今も『チェンソーマン』にちゃんと触れたことが無い。頭にチェンソーがついた化け物みたいなキャラクターとチェンソーがついた犬みたいなかわいいやつとちょっとセクシーな雰囲気の女性キャラクターだけは認識している。
というわけで今回の劇場アニメ版の『ルックバック』にはかなりフラットな状態で触れることになった。X(旧Twitter)でアニメ版を鑑賞した人の感想をさらっと見たが、そこでもやはり絶賛の声が多い。でもストーリーは全然わからない状態を維持したので、みんながこの作品のどこにそんなに感銘を受けているのか、どれどれ見せてもらおうじゃないかという気持ちで映画館に向かった。劇場は平日の夕方にも関わらず若い世代の男女で結構な席が埋まっていた。さすが天下の少年ジャンプで話題になった作品である。
子供の狭い世界だからこその挫折と喜び
藤野の小学生時代は、井の中の蛙であると同時に狭い世界が全てになっている子供らしさが出ていた。同級生の評価が全ての藤野は猛烈に絵の練習をするのだが、心が折れて6年生の途中で4コマ漫画を描かなくなってしまう。学年新聞の4コマ漫画は漫画としては藤野のほうが京本よりもクオリティが高い。だから「藤野ちゃん漫画描くのやめないでー!」と想っていたら京本が言ってくれた。

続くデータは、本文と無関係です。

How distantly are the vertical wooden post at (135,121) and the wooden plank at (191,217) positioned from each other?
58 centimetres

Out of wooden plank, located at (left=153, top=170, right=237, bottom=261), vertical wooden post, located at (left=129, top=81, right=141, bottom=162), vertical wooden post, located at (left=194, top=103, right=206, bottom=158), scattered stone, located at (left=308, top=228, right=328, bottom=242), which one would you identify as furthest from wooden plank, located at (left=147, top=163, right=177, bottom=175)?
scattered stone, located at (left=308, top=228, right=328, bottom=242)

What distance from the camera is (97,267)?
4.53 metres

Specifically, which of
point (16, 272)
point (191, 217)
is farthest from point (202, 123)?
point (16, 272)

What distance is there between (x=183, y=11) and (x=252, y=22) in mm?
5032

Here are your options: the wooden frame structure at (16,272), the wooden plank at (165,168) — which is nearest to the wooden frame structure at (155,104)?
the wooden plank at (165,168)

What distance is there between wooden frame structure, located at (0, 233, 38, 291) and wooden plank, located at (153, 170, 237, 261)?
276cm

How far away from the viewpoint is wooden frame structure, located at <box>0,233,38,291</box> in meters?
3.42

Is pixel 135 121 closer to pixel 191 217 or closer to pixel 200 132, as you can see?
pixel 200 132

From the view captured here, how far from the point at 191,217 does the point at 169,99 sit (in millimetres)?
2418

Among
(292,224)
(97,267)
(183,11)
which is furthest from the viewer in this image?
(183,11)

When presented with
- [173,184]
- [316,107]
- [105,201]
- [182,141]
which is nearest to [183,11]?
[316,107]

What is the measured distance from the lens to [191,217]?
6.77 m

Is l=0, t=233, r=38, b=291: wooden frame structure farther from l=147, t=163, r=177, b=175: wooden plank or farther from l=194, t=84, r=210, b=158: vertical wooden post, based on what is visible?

勝手にライバルだと思っていた人間が最大の理解者だったという展開に胸が熱くなる。それは藤野自身もそうだったように見える。スキップともジャンプともわからない足取りで家に帰る。この時雨が降っている。最高の気分で浴びる雨。このシーンの藤野は創作に取り憑かれることの祝福と呪詛を同時に受け取っているかのようだった。
藤野と京本の青春、二人を包む世界がまぶしい
小学校の卒業式の日の出来事で藤野と京本は強烈に惹かれ合う。二人はタッグを組んで漫画を描き始めた。少年ジャンプに投稿することが目標だ。
藤野と友達になったけど学校にはまだ行けない京本、授業中に内職する藤野、コツコツカリカリ漫画を描いていく二人のワクワクした毎日がスピーディーに描かれる。10代の1年間はあっという間である。

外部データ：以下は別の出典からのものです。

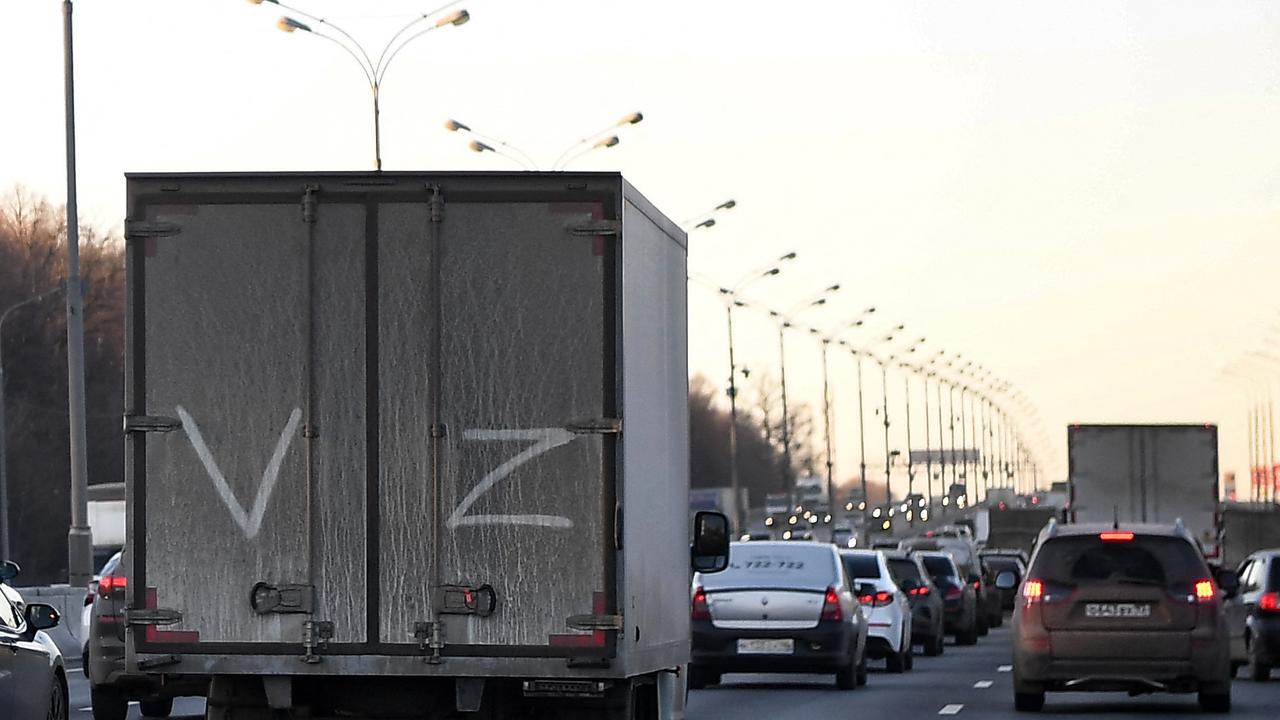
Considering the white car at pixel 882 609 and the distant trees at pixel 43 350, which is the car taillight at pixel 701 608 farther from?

入荷したばかりのジャンプを立ち読みするために夜中のコンビニに雪の中二人で行ってドキドキしながらページをめくるときの二人の表情が繊細なタッチで活き活きと描かれる。実写で役者にこの芝居をしろと言ってもかなり難しいのではないだろうか。完全に二人に感情移入してしまう。
藤野のおかげで外に出られた京本が見ている外の世界は輝いている。京本の世界はどんどんと広がっていく。人物だけでなく世界までもが見事に絵で表現されていた。絵が芝居をしている。漫画に夢中な二人の女の子を中盤までに見事に描いていた。
目を背けたくなる理不尽
そんなこんなで中盤までは好きだが終盤は観ていてつらかった。なぜこの展開にする必要があるのか。表現したいこと、伝えたいことを描くためにこの展開じゃないとダメだったのか。
半端に実際の悲劇的な事件を連想させる設定を真正面から取り扱うでもなく唐突に放り込むことで、話題になりさえすればいいという考えが原作者と編集部の間にあったのではと勘ぐってしまった。
そのくせラストは、並行世界の京本が残してくれた4コマ漫画と、京本が確かにそこに生きて自分の漫画を読んでいたことがわかる京本の自室を見た藤野が静かに漫画制作に戻り、もくもくと筆を走らせる背中を見せて終わっていくことで、藤野の中に生まれた晴れやかではないけれど前向きな強い意志をさらりと見せつけてマイナスに落ちていた観る者の気持ちを急スピードでニュートラルに持ち上げて現実世界へと突き放すという暴力的な畳み方を仕掛けてくる。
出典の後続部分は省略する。